* start Input *

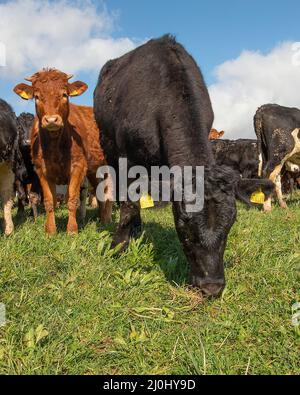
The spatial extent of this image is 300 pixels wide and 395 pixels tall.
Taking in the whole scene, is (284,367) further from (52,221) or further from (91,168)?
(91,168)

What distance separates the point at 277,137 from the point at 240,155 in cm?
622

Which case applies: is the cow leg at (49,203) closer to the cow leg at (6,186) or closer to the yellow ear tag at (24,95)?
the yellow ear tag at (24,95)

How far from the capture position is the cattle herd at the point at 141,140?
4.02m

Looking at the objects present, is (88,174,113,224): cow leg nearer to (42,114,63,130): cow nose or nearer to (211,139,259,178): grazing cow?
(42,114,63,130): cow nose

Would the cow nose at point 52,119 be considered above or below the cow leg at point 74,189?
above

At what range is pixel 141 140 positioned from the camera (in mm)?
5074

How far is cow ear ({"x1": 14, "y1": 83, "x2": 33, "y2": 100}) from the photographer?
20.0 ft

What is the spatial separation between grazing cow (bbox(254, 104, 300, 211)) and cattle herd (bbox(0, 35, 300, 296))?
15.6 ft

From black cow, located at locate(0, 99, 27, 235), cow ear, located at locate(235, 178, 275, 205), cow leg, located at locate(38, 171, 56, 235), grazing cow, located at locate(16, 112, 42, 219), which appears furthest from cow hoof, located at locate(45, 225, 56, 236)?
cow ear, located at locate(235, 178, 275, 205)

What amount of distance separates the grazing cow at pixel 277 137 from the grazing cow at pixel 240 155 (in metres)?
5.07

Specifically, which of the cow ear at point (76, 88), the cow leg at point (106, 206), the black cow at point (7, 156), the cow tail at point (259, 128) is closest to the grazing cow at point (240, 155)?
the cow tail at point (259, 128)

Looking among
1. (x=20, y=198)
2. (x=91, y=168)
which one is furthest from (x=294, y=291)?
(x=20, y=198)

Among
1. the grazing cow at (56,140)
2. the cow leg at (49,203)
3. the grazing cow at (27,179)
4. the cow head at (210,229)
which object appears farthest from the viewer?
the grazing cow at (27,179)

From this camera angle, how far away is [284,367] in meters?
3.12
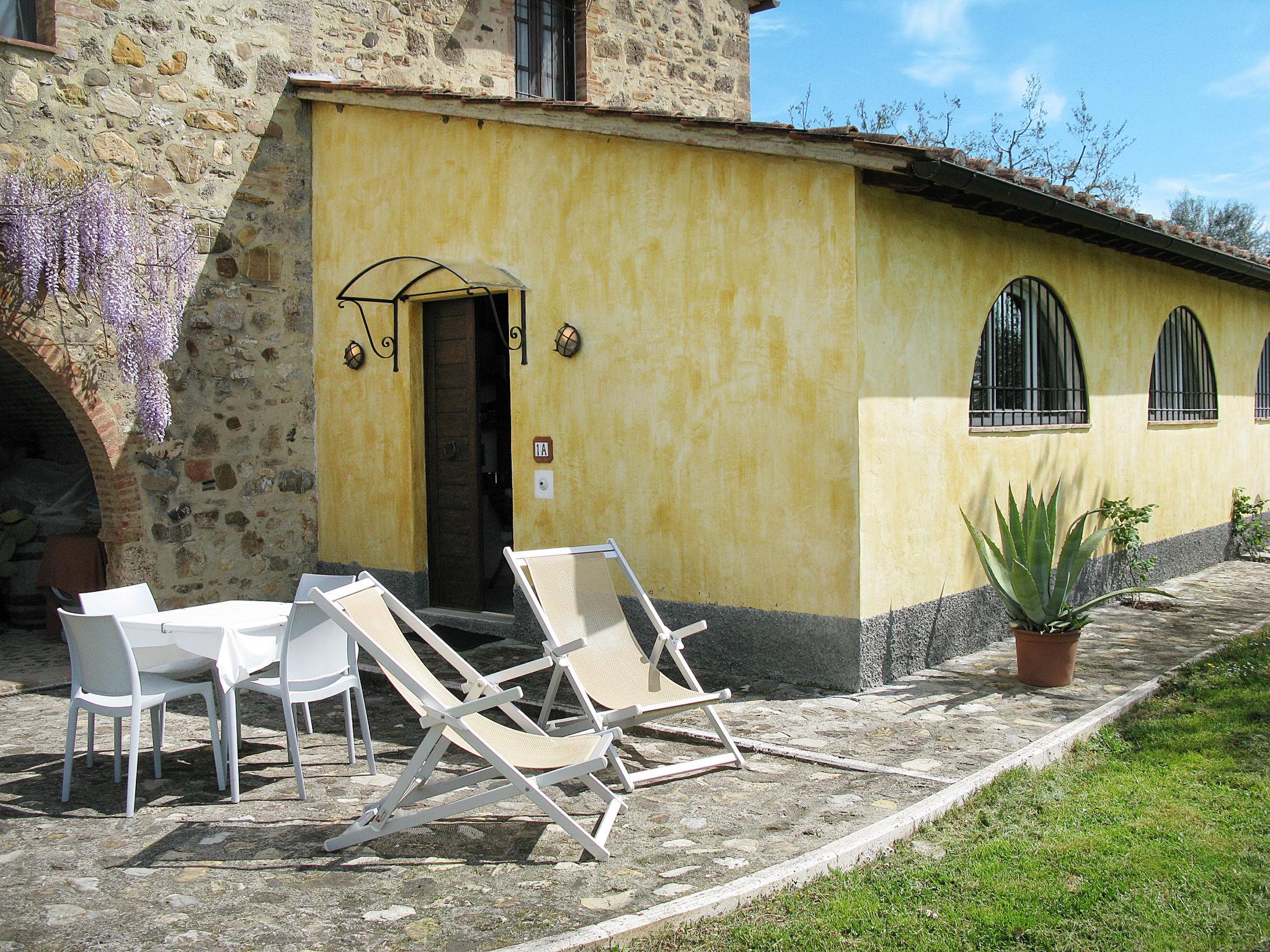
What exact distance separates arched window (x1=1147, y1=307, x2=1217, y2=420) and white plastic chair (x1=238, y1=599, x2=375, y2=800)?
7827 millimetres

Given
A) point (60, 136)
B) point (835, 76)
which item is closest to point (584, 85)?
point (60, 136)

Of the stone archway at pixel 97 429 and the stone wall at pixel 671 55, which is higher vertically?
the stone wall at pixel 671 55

* end Input *
* start Input *

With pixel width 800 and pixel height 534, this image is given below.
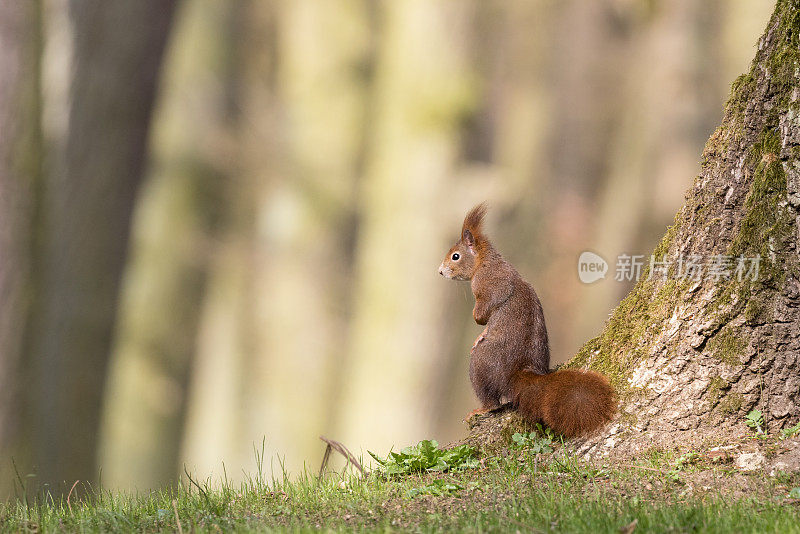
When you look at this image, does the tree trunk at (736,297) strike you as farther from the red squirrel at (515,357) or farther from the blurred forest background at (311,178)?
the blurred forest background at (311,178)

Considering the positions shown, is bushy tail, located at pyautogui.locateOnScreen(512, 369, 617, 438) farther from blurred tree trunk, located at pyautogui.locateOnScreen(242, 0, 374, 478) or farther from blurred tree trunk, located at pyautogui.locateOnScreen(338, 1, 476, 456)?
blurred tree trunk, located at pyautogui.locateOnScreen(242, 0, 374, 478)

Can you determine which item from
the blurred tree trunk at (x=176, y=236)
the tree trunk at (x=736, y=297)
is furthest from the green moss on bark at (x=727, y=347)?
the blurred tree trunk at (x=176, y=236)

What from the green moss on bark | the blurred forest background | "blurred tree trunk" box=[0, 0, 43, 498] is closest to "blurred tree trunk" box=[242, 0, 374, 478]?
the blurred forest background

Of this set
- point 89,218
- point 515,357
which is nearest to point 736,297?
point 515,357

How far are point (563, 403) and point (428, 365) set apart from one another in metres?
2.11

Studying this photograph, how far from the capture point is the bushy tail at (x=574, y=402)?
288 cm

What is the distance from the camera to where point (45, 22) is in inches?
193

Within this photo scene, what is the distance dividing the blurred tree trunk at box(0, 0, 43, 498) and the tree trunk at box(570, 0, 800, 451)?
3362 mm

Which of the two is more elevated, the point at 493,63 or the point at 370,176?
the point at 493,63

* end Input *

## Problem to solve
Locate every line in the listing above that contains the word "cattle", and copy each of those lines. Match case exactly.

## Correct output
How far from the capture position is the cattle herd at the point at 141,140?
What is the spatial separation between grazing cow (bbox(254, 104, 300, 211)) and cattle herd (bbox(0, 35, 300, 296))?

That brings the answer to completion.